§ **DATA SHOWN**
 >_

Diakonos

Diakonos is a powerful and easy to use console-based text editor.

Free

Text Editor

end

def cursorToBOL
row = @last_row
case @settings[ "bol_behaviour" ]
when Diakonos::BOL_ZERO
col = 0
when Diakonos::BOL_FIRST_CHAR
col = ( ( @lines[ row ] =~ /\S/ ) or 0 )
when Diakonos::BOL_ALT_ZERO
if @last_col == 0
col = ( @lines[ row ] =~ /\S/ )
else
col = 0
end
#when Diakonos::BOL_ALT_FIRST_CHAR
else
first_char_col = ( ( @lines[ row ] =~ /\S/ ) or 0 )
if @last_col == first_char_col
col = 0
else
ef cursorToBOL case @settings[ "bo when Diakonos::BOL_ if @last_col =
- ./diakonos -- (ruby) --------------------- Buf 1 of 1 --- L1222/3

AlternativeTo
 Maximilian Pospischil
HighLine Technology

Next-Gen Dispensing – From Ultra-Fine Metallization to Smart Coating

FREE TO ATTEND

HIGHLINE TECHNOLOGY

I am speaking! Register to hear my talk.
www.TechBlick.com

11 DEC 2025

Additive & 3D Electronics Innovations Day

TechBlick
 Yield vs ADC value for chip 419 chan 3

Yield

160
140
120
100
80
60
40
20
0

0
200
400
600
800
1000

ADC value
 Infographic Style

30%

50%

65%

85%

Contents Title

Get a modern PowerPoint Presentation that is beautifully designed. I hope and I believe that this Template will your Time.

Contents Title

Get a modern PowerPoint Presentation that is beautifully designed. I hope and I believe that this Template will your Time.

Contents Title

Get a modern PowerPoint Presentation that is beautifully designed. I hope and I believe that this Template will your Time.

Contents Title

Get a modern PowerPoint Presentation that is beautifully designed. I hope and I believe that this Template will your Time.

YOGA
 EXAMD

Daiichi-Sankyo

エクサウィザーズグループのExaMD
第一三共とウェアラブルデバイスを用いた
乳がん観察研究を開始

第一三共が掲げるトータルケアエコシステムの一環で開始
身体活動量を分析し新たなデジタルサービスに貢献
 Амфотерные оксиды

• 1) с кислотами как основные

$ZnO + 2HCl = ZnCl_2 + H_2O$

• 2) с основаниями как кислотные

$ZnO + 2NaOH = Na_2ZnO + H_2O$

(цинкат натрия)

§ **PROBLEM TO WORK ON**
After locating the line above that contains "основаниями как кислотные", write out that line and every later one exactly, through the last line of the material, and nothing else.

§ **SOLUTION**
• 2) с основаниями как кислотные

$ZnO + 2NaOH = Na_2ZnO + H_2O$

(цинкат натрия)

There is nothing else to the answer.